Mete la mano debajo de los tablones cruzados e intenta abrir la puerta, pero está cerrada con llave. Harper se queda en el escalón con la terrible sensación de encontrarse ante lo inevitable. La calle está completamente abandonada. Las otras casas están cerradas con tablas o tienen las cortinas bien echadas. Oye el tráfico de la calle de al lado y a un vendedor de cacahuetes ambulante: «¡Calentitos! ¡Lléveselos calentitos!». Sin embargo, el ruido le llega amortiguado, como si se filtrase a través de unas mantas enrolladas en su cabeza; a diferencia de la música, que es como una afilada astilla que se le clava en el cráneo. La llave.

Se mete la mano en el bolsillo de la americana temiendo de repente haberla perdido. Es un alivio comprobar que sigue ahí.
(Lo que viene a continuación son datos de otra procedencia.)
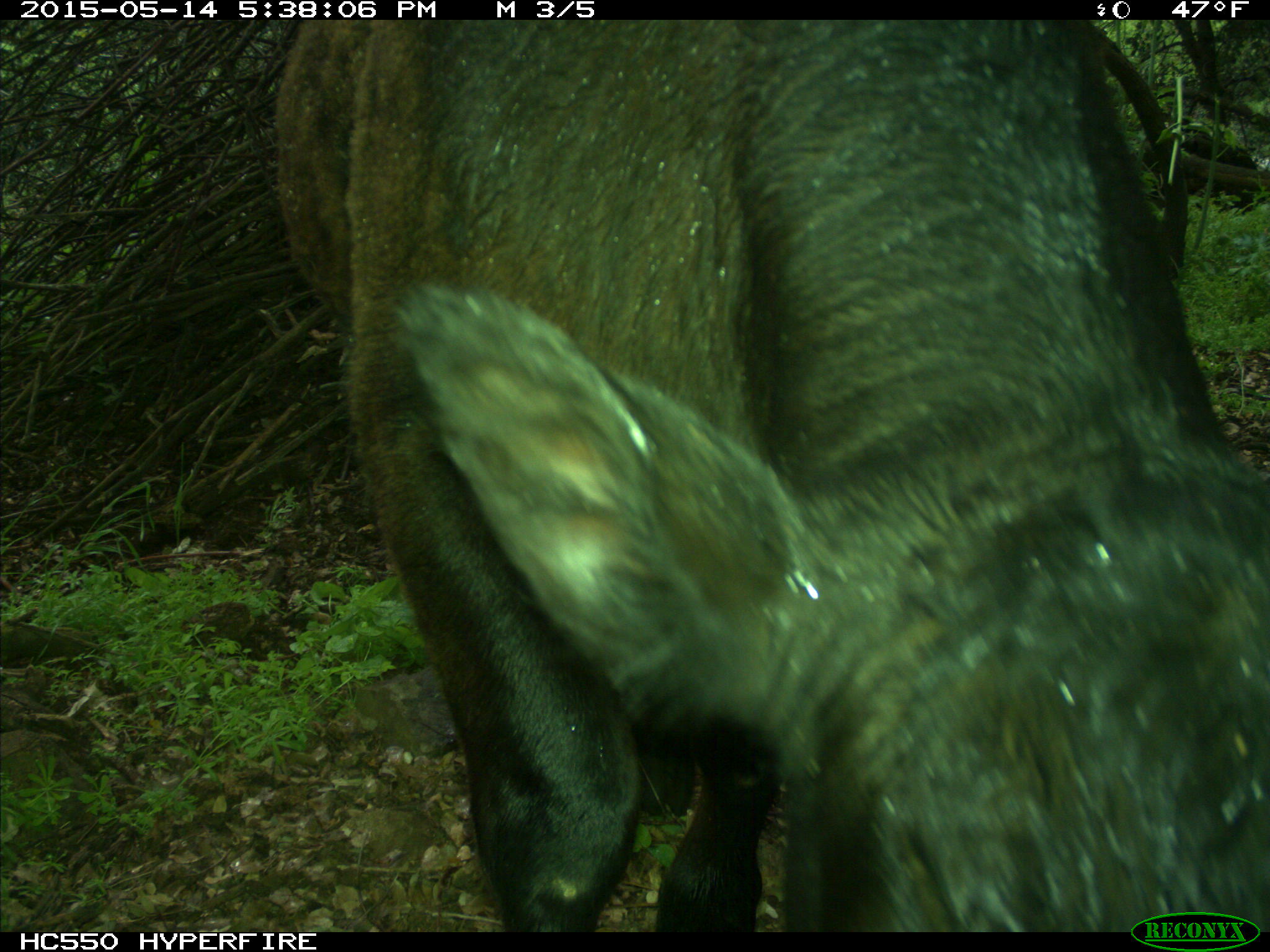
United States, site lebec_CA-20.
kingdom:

Es de bronce y lleva la marca de Yale & Towne, como la cerradura de la puerta. Tembloroso, la mete dentro. Encaja.

La puerta se abre a la oscuridad y, por un terrible y largo momento, las posibilidades lo paralizan. Después se mete por debajo de las tablas, pasa la muleta como puede por el hueco y entra en la Casa.